▶ GOAL OF THE EXERCISE
Up to and including the line that contains "2906 Violet Avenue, Baltimore, MD", write out every line of the entries exactly, beginning with the first. Omit the pictures.

:: PROVIDED INFORMATION

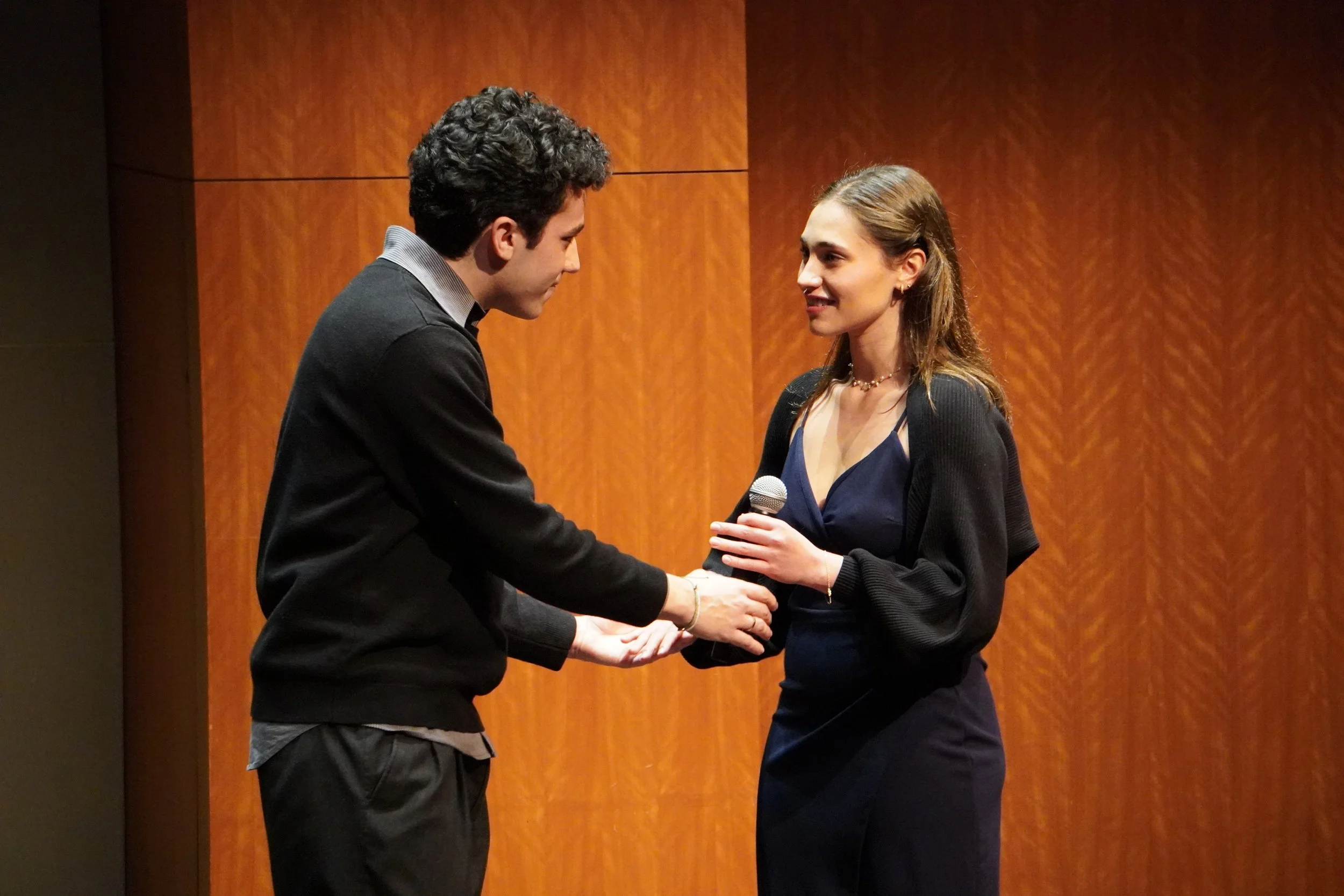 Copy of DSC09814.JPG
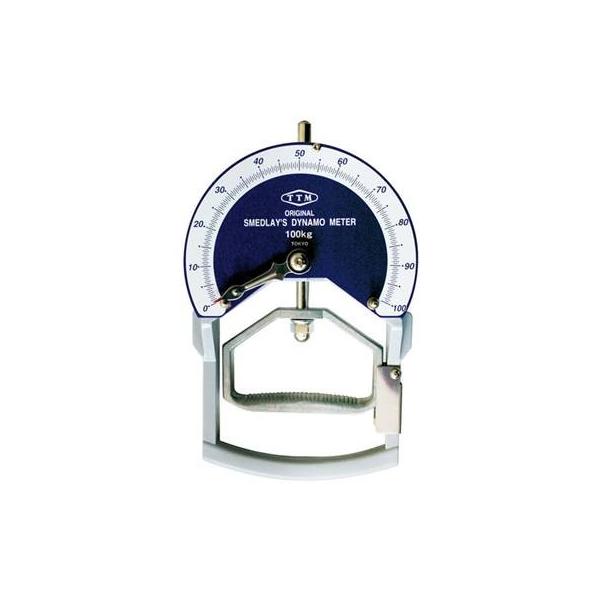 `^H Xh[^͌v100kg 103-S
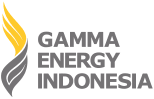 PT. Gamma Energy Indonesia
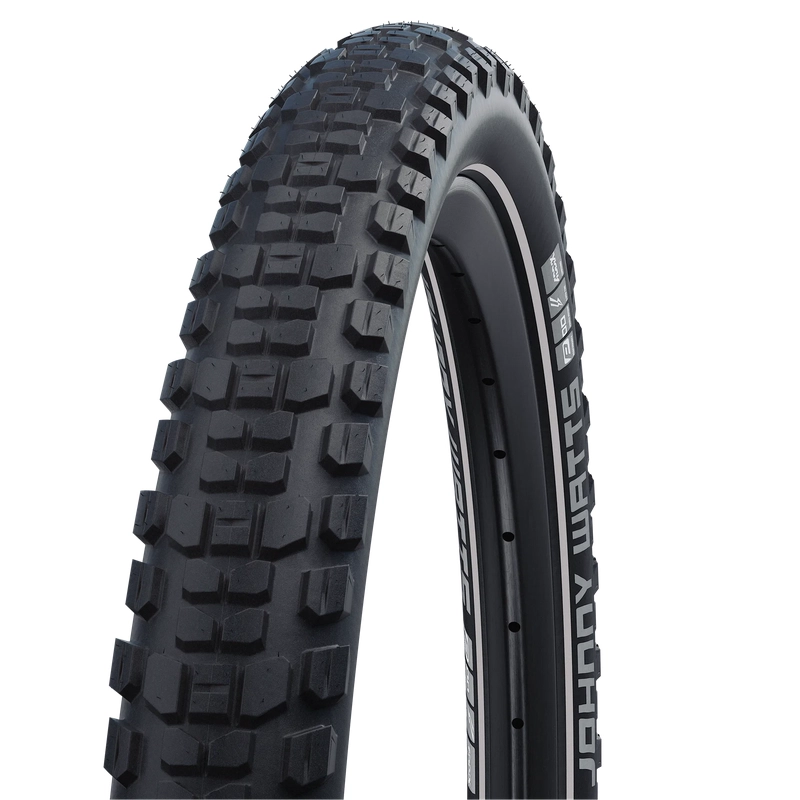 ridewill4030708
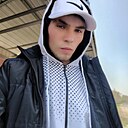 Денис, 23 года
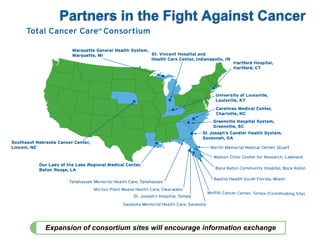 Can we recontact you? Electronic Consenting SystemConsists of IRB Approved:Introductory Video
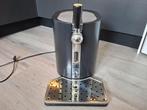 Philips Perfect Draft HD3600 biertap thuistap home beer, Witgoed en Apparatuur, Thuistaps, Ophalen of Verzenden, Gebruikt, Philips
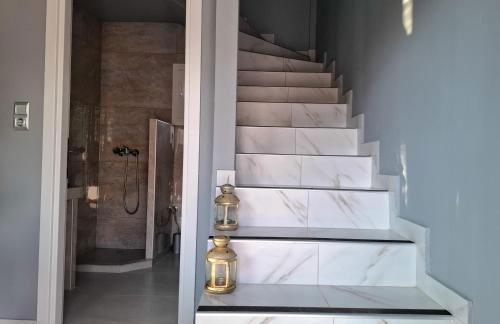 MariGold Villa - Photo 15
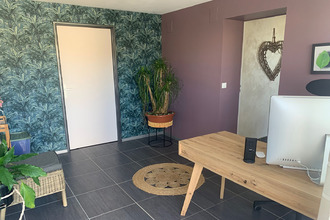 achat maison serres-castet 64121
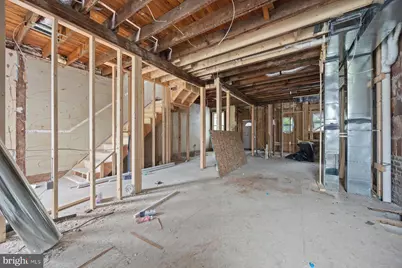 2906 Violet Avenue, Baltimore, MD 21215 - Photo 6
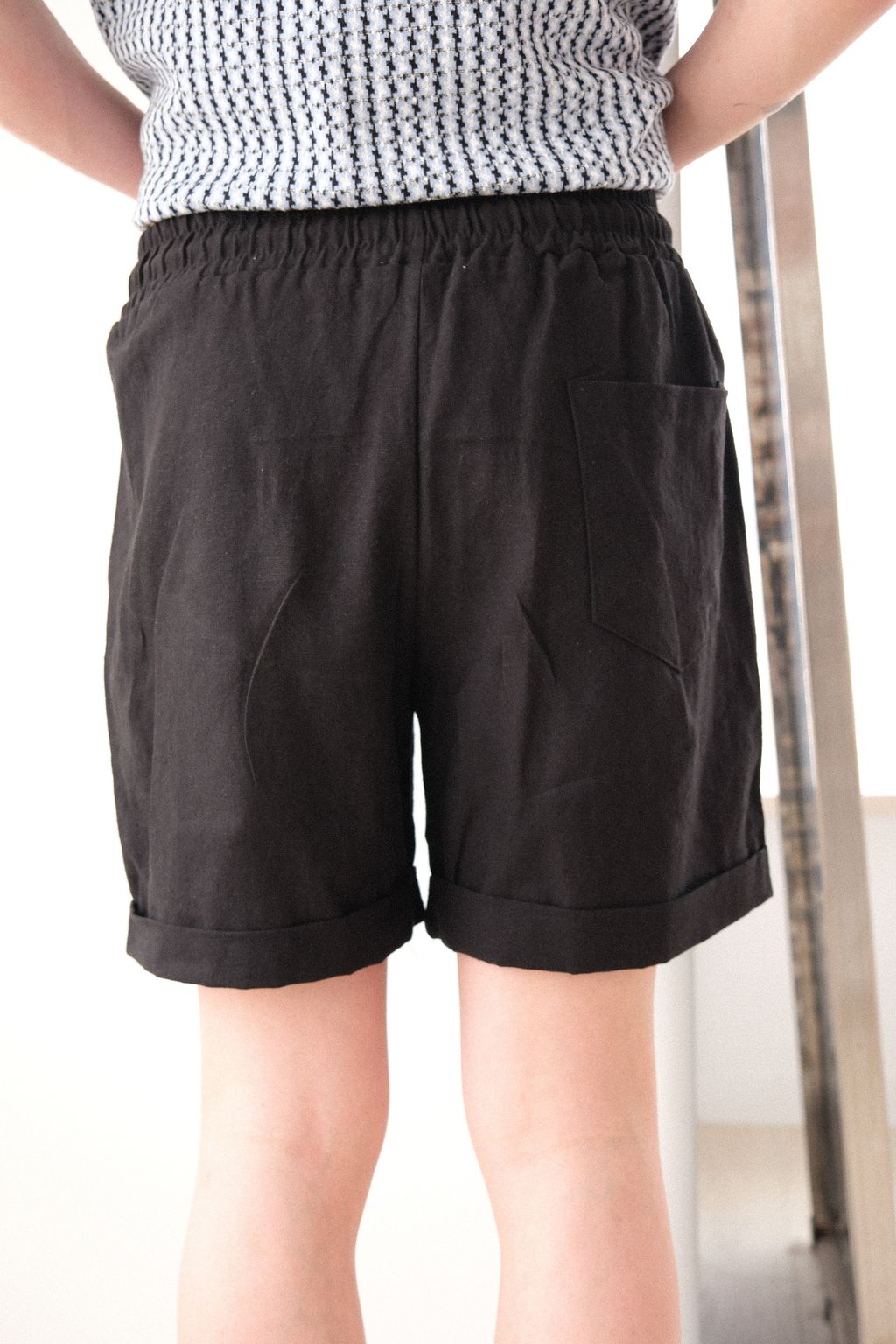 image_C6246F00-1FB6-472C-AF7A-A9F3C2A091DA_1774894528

::::

▶ EXERCISE ANSWER
 Copy of DSC09814.JPG
 `^H Xh[^͌v100kg 103-S
 PT. Gamma Energy Indonesia
 ridewill4030708
 Денис, 23 года
 Can we recontact you? Electronic Consenting SystemConsists of IRB Approved:Introductory Video
 Philips Perfect Draft HD3600 biertap thuistap home beer, Witgoed en Apparatuur, Thuistaps, Ophalen of Verzenden, Gebruikt, Philips
 MariGold Villa - Photo 15
 achat maison serres-castet 64121
 2906 Violet Avenue, Baltimore, MD 21215 - Photo 6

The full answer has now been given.